The Gingerbread Man
The Gingerbread Man was made as part of my 3d Character Animation class. The project was to create a puppet and animate it giving a lecture to children about what their job is. I created the character of The Gingerbread Man for a role-playing game based on the Marvel comic world, through this game his back story was formed. The Gingerbread Man was the world’s best baker but the world’s second best baker was jealous so one night he pushed The Gingerbread Man into a vat of Gingerbread, but The Gingerbread Man was such a good baker he managed to fuse himself with the dough and became what we now know as The Gingerbread Man. His girlfriend re-bakes him every night and he tries to clean up the cruminals of society (but mostly of those in Las Vegas). He lives in Las Vegas because there is no other place in the world where a man made out of gingerbread could run around and not cause a stir.

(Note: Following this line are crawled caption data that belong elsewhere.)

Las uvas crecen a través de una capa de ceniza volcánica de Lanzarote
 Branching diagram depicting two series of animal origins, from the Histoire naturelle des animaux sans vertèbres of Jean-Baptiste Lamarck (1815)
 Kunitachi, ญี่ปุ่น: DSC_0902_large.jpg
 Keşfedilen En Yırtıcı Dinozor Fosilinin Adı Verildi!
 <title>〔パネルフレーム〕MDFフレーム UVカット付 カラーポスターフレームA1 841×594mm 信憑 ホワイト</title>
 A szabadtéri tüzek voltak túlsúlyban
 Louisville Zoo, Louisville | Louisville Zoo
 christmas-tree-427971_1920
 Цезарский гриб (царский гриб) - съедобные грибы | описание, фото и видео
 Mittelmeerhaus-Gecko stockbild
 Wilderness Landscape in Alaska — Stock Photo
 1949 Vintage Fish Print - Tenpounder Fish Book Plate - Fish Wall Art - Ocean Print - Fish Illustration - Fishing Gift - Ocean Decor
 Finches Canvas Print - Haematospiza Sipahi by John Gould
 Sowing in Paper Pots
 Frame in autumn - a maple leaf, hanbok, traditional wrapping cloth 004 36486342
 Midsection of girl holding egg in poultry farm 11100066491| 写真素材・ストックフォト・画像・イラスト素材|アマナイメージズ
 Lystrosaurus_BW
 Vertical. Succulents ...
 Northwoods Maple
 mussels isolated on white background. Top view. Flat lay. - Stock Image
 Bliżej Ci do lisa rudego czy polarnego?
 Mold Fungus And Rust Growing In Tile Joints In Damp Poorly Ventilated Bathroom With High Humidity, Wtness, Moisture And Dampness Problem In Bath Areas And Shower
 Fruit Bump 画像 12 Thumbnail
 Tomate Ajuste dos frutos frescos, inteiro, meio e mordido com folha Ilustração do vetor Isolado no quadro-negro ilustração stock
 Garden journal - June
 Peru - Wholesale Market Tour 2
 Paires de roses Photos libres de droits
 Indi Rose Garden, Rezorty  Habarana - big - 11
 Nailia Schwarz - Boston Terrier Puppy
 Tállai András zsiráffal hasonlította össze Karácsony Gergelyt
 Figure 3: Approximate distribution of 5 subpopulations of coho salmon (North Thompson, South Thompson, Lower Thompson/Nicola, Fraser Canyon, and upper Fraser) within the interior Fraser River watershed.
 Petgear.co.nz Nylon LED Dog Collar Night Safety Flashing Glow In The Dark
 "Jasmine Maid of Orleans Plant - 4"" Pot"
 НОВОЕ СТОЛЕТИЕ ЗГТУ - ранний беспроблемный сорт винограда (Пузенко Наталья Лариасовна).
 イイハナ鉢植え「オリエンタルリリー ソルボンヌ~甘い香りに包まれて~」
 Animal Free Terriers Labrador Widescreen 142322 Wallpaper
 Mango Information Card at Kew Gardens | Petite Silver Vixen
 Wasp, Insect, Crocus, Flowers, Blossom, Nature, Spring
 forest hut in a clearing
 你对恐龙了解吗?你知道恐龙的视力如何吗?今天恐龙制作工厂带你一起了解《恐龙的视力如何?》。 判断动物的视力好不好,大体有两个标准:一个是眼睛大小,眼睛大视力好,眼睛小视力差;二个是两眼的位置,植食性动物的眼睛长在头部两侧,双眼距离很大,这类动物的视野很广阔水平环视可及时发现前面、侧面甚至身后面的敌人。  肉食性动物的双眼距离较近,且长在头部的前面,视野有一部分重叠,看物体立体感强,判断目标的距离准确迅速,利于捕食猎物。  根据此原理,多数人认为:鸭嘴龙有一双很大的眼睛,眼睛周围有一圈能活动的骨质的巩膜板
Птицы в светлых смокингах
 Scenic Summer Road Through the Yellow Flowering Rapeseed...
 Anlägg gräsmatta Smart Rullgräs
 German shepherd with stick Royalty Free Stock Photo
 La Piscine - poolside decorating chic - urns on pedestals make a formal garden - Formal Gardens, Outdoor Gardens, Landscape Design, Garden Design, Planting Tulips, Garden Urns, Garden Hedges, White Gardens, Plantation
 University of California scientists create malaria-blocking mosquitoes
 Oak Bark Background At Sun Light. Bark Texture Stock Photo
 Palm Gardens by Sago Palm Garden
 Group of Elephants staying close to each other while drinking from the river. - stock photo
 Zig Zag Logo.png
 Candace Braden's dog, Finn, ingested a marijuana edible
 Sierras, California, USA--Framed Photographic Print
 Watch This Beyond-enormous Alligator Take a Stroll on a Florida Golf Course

Method: I used mostly subdivision surfaces to create The Gingerbread Man. The modeling for this was pretty difficult because I wanted to convey clearly that he was a gingerbread man but I also needed to show that he was made out of cloth. The other really difficult thing with this was getting the frosting outline for him to work, I ended up extruding a star shape around and then tweaking all the vertexs to get them to fit perfectly. In general I never copy and paste anything and I always tweak everything in my scenes a little so it’s slightly dismorphic in certain points. This helps give a feel of it being real (since we never really have perfectly smooth surfaces or perfectly circular balls). Animating this character turned out to be more difficult then I thought it would be at first. I chose to put him on a stick because I thought it would be funny, but it’s actually pretty difficult to emulate the motions a hand would make. I literally animated with one hand and held a stick puppet in the other. I would repeat the lines and see what I would naturally do with my hands and then immediately copy what I had done into Maya animation. The secondary animation proved to be just as difficult. I animated the limbs and head to move slightly with the overall movement, which is how something like this would work in real life. It’s hard to notice, but there actually is a lot of noticeable difference between slight motion and no motion, the slight motion helps add a bigger sense of realism. The candy cane was also pretty difficult to animate. I had originally planned to use hard bodied dynamics but quickly found that the bugs inherit in that along with the problem of somehow creating a realistically reacting string for it to be attached to would be nearly impossible. In the end I animated it all by hand from what basic knowledge I have of how things move. A lot of it would be animating for a while then playblasting what I had just done, at which point I would see what looked good and what looked bad and then editing the parts that looked unrealistic.